This post has nothing to do with Netflix and its new, generous parental leave policy. Or GOP presidential candidate Carly Fiorina’s latest position on paid leave. Sorry to disappoint.
But it does involve an exotic boat cruise. And of course, the FMLA. Tantalizing? Jump aboard the Love Boat to find out…
Lucy worked for the State of Washington Employment Security Department. During her employment, Lucy suffered from and was given intermittent FMLA leave for migraine headaches, a condition which is covered by the FMLA. The following year, in January 2011, Lucy submitted a doctor’s note excusing her from work for a two-week period for “FMLA vacation,” presumably because of her migraines.

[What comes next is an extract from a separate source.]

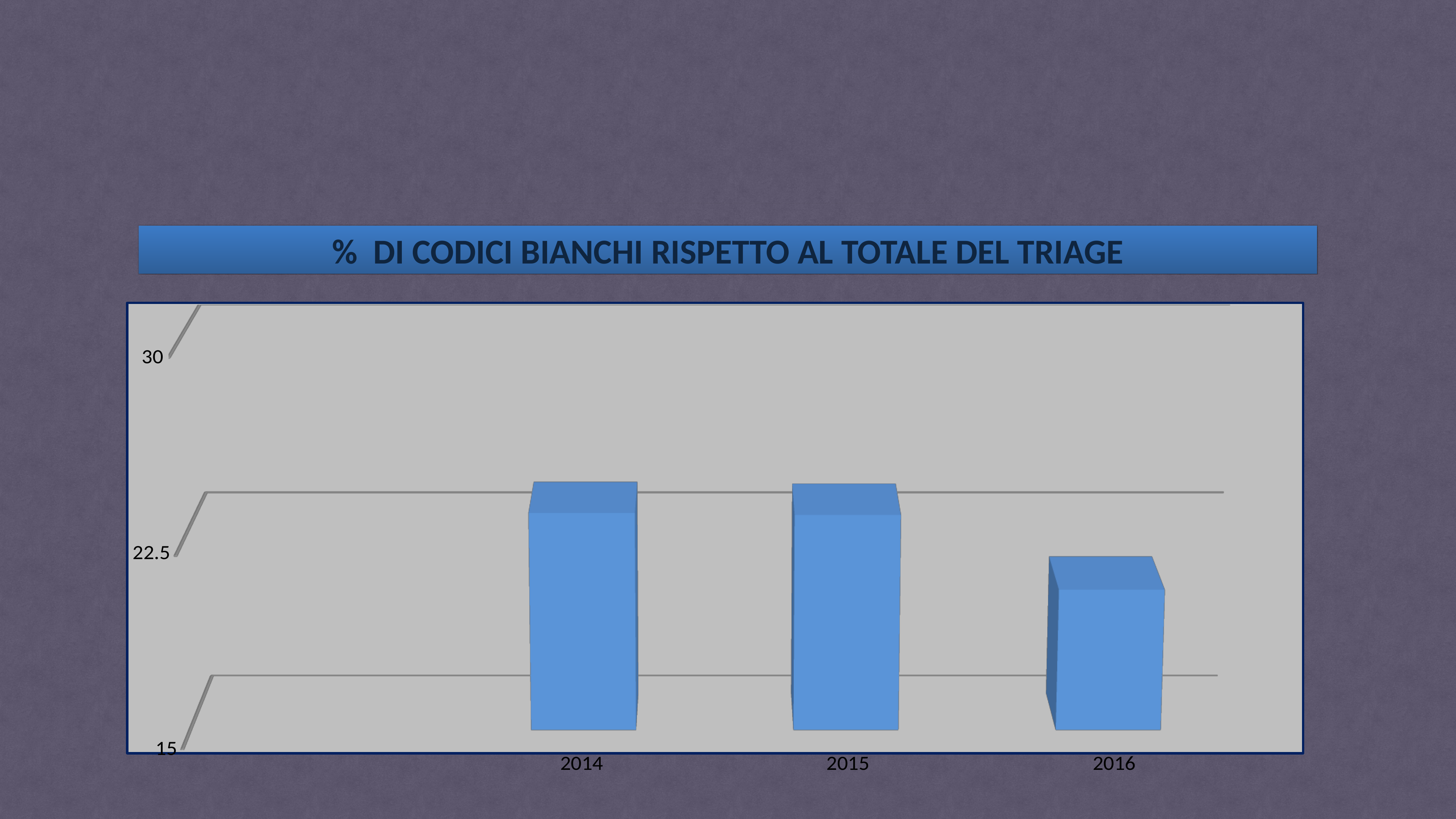
How many years are shown on the x axis of the chart? 3 Is the value for 2016 greater or less than 15? greater Is the value for 2016 greater or less than 22.5? less Which year has the lowest value in the chart? 2016 What is the title of the chart? % DI CODICI BIANCHI RISPETTO AL TOTALE DEL TRIAGE Which is larger, the value for 2015 or the value for 2016? 2015 Do the values rise or fall from 2014 to 2016? fall Is the value for 2014 greater or less than 30? less Which is larger, the value for 2014 or the value for 2016? 2014 What kind of chart is shown on the slide? bar chart What is the highest tick value shown on the vertical axis? 30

Per the plan, Lucy headed off a few weeks later on a two-week boat cruise. Her excursion flew under her employer’s radar until her step-father (huh!?!) unwittingly shared the news with Lucy’s co-worker that Lucy and her husband were spending two weeks away on the Love Boat. This drew the employer’s skepticism about Lucy’s need for FMLA leave (and likely some expletives, too). As a result, the employer reached out to Lucy’s doctor directly, expressed “some concern” about the two-week vacation and posed a number of questions to Lucy’s doctor about her medical condition.
The doctor failed to timely respond, and when he finally did, he indicated that Lucy was not incapable of working during the time she was on the cruise. After her termination, however, Lucy’s physician sent another note to her employer stating, in part:
A common medical practice, which I followed, was to see if a break from the problem for a few weeks would ameliorate [her migraines] . . . I found that the separation did alleviate the problem, by the second week the headaches has dissipated and she was recharged, anxious to return to work . . . .
Lucy was anxious to return to work, I’m sure.
Waiting for Lucy upon her return to work was a 12-page termination letter citing six different reasons for her termination. [Apparently, someone wanted to ensure this termination would stick.] Among other reasons, the Department terminated Lucy’s employment because she “inappropriately and in violation of agency policy took a pre-arranged cruise,” which was not related to the FMLA.
A termination decision that makes perfect sense.
After her termination, Lucy filed an FMLA interference claim, but she needed far more than a life preserver to save her claim. The court quickly dismissed her FMLA lawsuit, finding that: 1) Lucy presented no evidence that actually she was incapacitated from working while she was gone from work; and 2) there was no evidence that a two-week cruise was medically necessary to deal with her migraines. Notably, the doctor’s response indicated that he did not consider Lucy incapacitated during the two-week period and that he was approving “FMLA vacation” time simply because Lucy told him she had vacation time available to her. These admissions undermined Lucy’s FMLA claims, effectively leaving her stranded at sea. Fitterer v. State of Washington Employment Security Department
Insights for Employers
A few useful takeaways for employers here:
1. Some time back, one of my clients was wrestling with a similar situation — a doctor who submitted a note approving a trip to Disney World to alleviate an employee’s stress, which was causing her to miss work. [Not that there’s anything wrong with Disney — it’s a most magical place, as one of my previous posts attests!] My client relented, ultimately allowing the employee to take the Disney trip and declining to contest its medical necessity. This decision gives employers in my client’s situation the courage to stand up to situations like these that absolutely smack of FMLA abuse. In short, if the employee is not incapacitated and is not seeking treatment wherever she is heading, her absences do not trigger the FMLA, and they should be treated as such.
2. Use the FMLA tools available to you to obtain more information about the medical condition and the certification. Here, it seems apparent that the employer did not ask any follow-up questions when it received a doctor’s note excusing Lucy for “FMLA vacation.” Some basic questions come to mind: What’s the reason for a two-week “FMLA vacation”? Will she be unable to work during this time period? Will she be seeking treatment? The employer asked these questions only after it learned that she was on a cruise. In some situations, however, this might be too late.
3. Be extremely careful about contacting the employee’s health care provider directly without the employee’s permission. Under the FMLA regulations, employers may contact a health care provider directly only to authenticate or clarify certification. Here, the employer arguably was clarifying Lucy’s certification and need for FMLA leave, a communication that must have been approved first by Lucy (through a HIPAA-complaint release). The employer arguably committed a technical violation of the FMLA in reaching out to Lucy’s physician without her permission, which, in turn, could have undermined its defense against Lucy’s FMLA claims. Don’t make this mistake — clarifying certification must be approved by the employee in advance and in writing.
4. With number 3 above in mind, I still admire the employer for informing the physician of its “concern” about whether Lucy’s cruise was consistent with her need for FMLA leave and asking him to answer a series of questions about Lucy’s medical condition (all within FMLA bounds assuming they first obtained her permission to do so). I encourage my clients to use similar and blunt terminology and questions to discuss suspected FMLA abuse with an employee’s health care provider, as it suggests that the employer is taking the employee’s absences/patterns seriously and that it’s not a situation to be taken for granted.